• What is being asked: All records are to be transcribed in full; any pictures among them are to be skipped.

*** Opening of The records ***

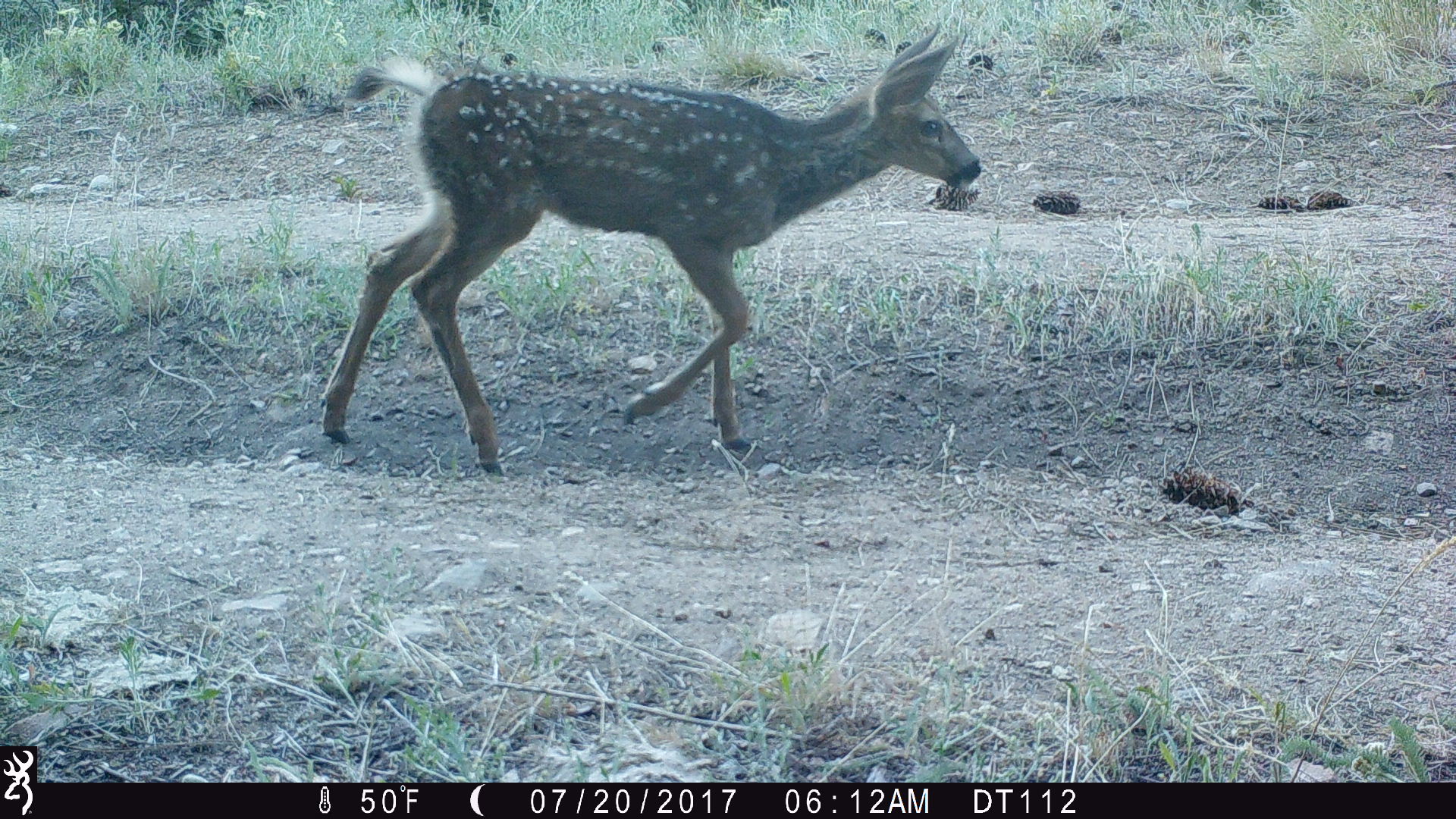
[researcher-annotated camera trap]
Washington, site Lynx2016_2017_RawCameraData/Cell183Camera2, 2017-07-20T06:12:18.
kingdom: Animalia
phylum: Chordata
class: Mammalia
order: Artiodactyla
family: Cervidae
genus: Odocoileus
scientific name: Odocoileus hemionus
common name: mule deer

*** Close of The records ***

• Written reply:
[researcher-annotated camera trap]
Washington, site Lynx2016_2017_RawCameraData/Cell183Camera2, 2017-07-20T06:12:18.
kingdom: Animalia
phylum: Chordata
class: Mammalia
order: Artiodactyla
family: Cervidae
genus: Odocoileus
scientific name: Odocoileus hemionus
common name: mule deer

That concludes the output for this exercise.